# BRIEF 1
In the text on forming an Indiana LLC, switch "business search tool" to "online lookup tool" and give back the passage starting at "Research the LLC" and ending at "for your company.".
# BRIEF 2
Echo the records word for word, starting at the line that contains "Make a statement" and ending at the line that contains "Two grooms in".

The limited liability company is one of the most accommodating business structures available to domestic entrepreneurs. For all its accessibility, especially when it comes to its ability to sustain small Indiana businesses, the LLC structure still requires a clear understanding of the formation process.

The aim of this article is to provide basic information to prospective Indiana LLC owners, including:

  • The general structure of the LLC formation process;
  • Indiana state requirements for LLCs;
  • Business compliance steps for Indiana LLCs;
  • Filing fees in Indiana (one-time and recurring).

We will also provide our readers with other helpful links related to Indiana LLC formations and professional services for a more comprehensive understanding of the subject.

How to Form an LLC in Indiana: Step by Step

Step 1: Name your LLC

Naturally, the first major decision any future business owner needs to make about their Indiana LLC is its name. For LLC owners, the naming rules in Indiana won’t be that different from those imposed in other states, so as long as you do your research, you should be fine.

What you call your company won’t necessarily be used for your promotional material —there are fictitious LLC names for a reason—but it’s still important to find something that would reflect the core nature of your business.

According to Section 23-0.5-3-1 of the Indiana Code, all entities must choose a distinguishable name, i.e. a name that hasn’t been taken by another company already registered in Indiana, including assumed names.

Words You Have to Use Starting an LLC in Indiana

As per IC 23-0.5-3-2, the names of limited liability companies must reflect their business structure designation:

  • Limited liability company;
  • L.L.C.;
  • LLC.

Words You Can’t Use

Curiously, Indiana’s restrictions are a bit different from the standard list of forbidden words found in other states’ statutes. Here, the key rule comes in the form of restricting any association with banks unless an entity using such indicators in its name is, in fact, able to qualify as a financial institution of this type.

But if your LLC uses the word “bank” or its derivatives in violation of IC 28-1-20-4, the business may indeed be dissolved by the state of Indiana. As it stands, unless given explicit permission by the department of financial institutions, your LLC name can’t feature  the following words:

  • Bank;
  • Banc;
  • Banco;
  • Bankcor.

Aside from adhering to the “bank” rule, you might want to check whether the same regulations apply to other licensable occupations. If you need business licenses of a more specific nature, you might need to look into how the state handles such businesses.

Research the LLC Name You Want

For LLC name searches, you can use the state’s business search tool that allows you to look up other entities in the state of Indiana that might have the same or similar name as the one you’ve chosen for your company.

Although the state technically requires LLC names to be distinguishable, in Indiana, you can actually use an unavailable name as long as you obtain written consent from the owner of the company already using this name. The owner will have to fill the consent form to prove they are fine with another company using their name. This filing is free.

# PROVIDED DATA
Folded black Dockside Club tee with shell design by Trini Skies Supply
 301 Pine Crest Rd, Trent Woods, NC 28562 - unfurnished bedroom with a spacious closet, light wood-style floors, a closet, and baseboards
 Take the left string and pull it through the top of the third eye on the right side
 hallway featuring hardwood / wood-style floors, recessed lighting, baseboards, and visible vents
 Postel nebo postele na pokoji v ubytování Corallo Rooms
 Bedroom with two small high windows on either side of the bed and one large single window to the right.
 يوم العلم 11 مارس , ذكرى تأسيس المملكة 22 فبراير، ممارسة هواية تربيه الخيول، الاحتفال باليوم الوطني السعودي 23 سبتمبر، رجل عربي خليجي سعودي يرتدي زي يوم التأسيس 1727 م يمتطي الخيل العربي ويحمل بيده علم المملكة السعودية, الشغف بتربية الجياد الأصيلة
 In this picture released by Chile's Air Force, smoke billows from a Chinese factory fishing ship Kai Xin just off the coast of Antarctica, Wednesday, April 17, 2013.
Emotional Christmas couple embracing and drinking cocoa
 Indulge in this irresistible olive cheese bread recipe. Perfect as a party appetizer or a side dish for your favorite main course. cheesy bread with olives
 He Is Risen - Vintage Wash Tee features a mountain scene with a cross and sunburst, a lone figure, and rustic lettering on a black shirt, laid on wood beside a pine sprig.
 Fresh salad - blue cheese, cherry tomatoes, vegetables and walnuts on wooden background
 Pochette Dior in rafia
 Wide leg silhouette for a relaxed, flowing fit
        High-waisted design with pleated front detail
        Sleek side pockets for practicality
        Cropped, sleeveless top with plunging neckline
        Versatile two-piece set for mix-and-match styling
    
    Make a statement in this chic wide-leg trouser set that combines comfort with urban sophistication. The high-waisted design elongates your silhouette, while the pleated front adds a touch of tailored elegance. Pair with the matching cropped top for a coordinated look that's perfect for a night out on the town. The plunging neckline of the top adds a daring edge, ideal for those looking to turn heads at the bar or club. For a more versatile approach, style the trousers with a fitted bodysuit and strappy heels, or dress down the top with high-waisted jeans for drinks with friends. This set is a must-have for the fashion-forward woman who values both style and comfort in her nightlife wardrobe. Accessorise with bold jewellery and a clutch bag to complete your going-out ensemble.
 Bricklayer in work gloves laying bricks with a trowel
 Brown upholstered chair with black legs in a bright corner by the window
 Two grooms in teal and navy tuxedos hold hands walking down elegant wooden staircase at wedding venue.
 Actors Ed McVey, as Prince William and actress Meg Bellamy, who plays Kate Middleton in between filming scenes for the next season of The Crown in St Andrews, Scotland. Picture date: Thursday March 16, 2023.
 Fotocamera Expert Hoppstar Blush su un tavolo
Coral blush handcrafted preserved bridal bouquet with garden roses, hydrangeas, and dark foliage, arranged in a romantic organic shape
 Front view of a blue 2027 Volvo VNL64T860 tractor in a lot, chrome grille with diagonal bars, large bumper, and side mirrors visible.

# REPLY 1
Research the LLC Name You Want

For LLC name searches, you can use the state’s online lookup tool that allows you to look up other entities in the state of Indiana that might have the same or similar name as the one you’ve chosen for your company.

# REPLY 2
    Make a statement in this chic wide-leg trouser set that combines comfort with urban sophistication. The high-waisted design elongates your silhouette, while the pleated front adds a touch of tailored elegance. Pair with the matching cropped top for a coordinated look that's perfect for a night out on the town. The plunging neckline of the top adds a daring edge, ideal for those looking to turn heads at the bar or club. For a more versatile approach, style the trousers with a fitted bodysuit and strappy heels, or dress down the top with high-waisted jeans for drinks with friends. This set is a must-have for the fashion-forward woman who values both style and comfort in her nightlife wardrobe. Accessorise with bold jewellery and a clutch bag to complete your going-out ensemble.
 Bricklayer in work gloves laying bricks with a trowel
 Brown upholstered chair with black legs in a bright corner by the window
 Two grooms in teal and navy tuxedos hold hands walking down elegant wooden staircase at wedding venue.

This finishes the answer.